Revista Cultura y Ocio

La maleta del bibliómano

Publicado el 02 agosto 2014 por Elena Rius @riusele
Empieza agosto y soy de los pocos barceloneses que aún no han emprendido el éxodo veraniego. La ciudad, más vacía y más tranquila que nunca, es uno de los mejores lugares para estar. Más aún en este verano, en que apenas molesta el calor y el bochorno ocasional queda pronto mitigado por ocasionales chaparrones. Una delicia. Pero al final de este paréntesis ciudadano-estival asoma el momento de partir hacia otros lugares. Y con ello la inquietante pregunta de siempre: ¿qué me llevo? Lo que me desazona, por supuesto, no es pensar en la ropa -cualquier duda al respecto queda pronto solucionada por una consulta a la previsión del tiempo en internet-, sino algo más esencial, y mucho más difícil de acertar: ¿qué libros poner en la maleta? Esta es quizá la cuestión que más tiempo consume de mis preparativos de viaje.  LA MALETA DEL BIBLIÓMANO  El verano es el tiempo de la lectura por excelencia, cuando es posible pasar horas devorando un libro tras otro sin sensación de culpa, sin sentir esa vocecilla que te dice que más te valdría estar haciendo otras cosas más urgentes, más necesarias o más provechosas. (La tal vocecilla, obviamente, no es una lectora compulsiva como yo. Los adictos a la lectura saben bien que no hay nada más necesario y provechoso que sumergirse en un buen libro.) Me siento plenamente identificada con un reciente artículo de Zadie Smith, cuando dice que: 
"Lo que describo es una condición que podría denominarse 'síndrome del lector patológico'. Mi adquisición y digestión de libros es, para ser sinceros, absurda. Cómprate un Kindle, me aconsejaba todo el mundo hace unos años. Sin embargo, heme aquí haciendo la maleta para un breve vuelo entre Londres y Belfast, con mi Kindle, ciertamente, pero también con cuatro o cinco libros embutidos en el equipaje de mano, por si acaso. Por si acaso resulta que volamos a través de una arruga en el tiempo en la que una hora se expande para convertirse en infinita."

Tarea: Indica si cada afirmación concuerda con el extracto sobre la maleta del bibliómano, respondiendo sí o no y citando literalmente las palabras del extracto que lo deciden. 1. El verano en Barcelona está resultando especialmente caluroso. 2. Las dudas sobre qué ropa llevar se resuelven pronto consultando la previsión del tiempo en internet. 3. En la cita de Zadie Smith, ella viaja únicamente con su Kindle. El material que viene a continuación no guarda relación con el extracto.

Material recopilado:

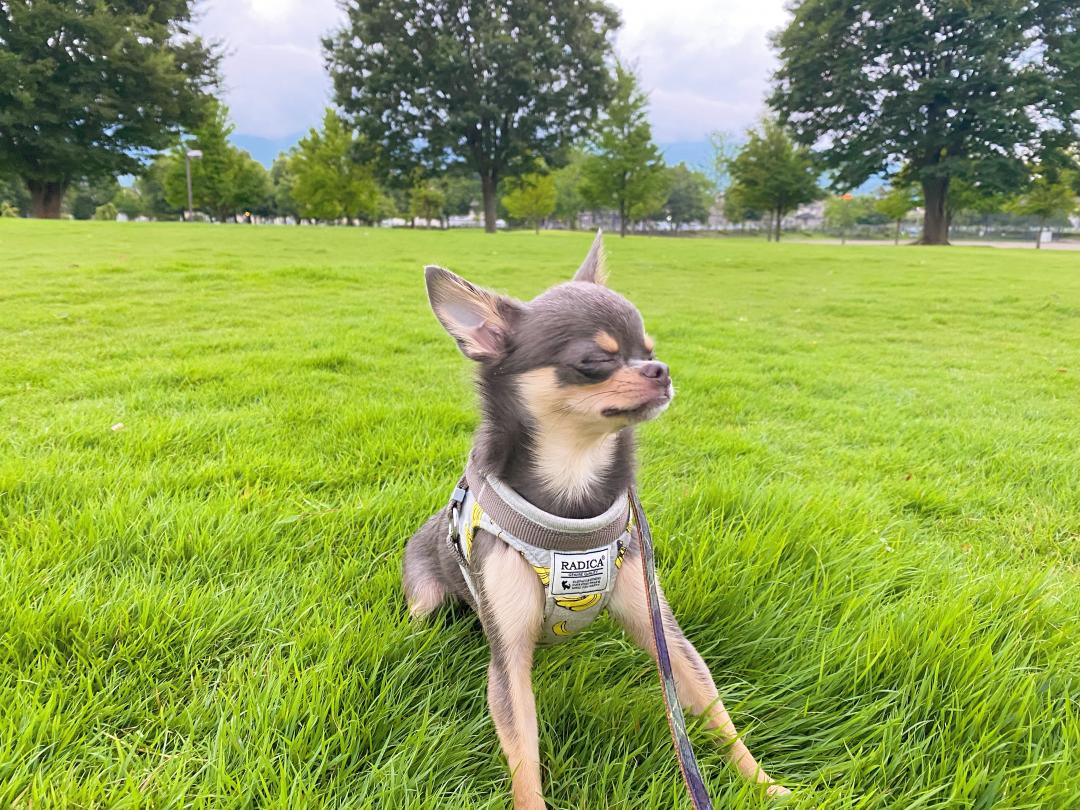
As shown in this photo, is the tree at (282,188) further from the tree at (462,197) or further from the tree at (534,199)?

Respuesta:
1. No: "apenas molesta el calor".
2. Sí: "cualquier duda al respecto queda pronto solucionada por una consulta a la previsión del tiempo en internet".
3. No: "con mi Kindle, ciertamente, pero también con cuatro o cinco libros embutidos en el equipaje de mano".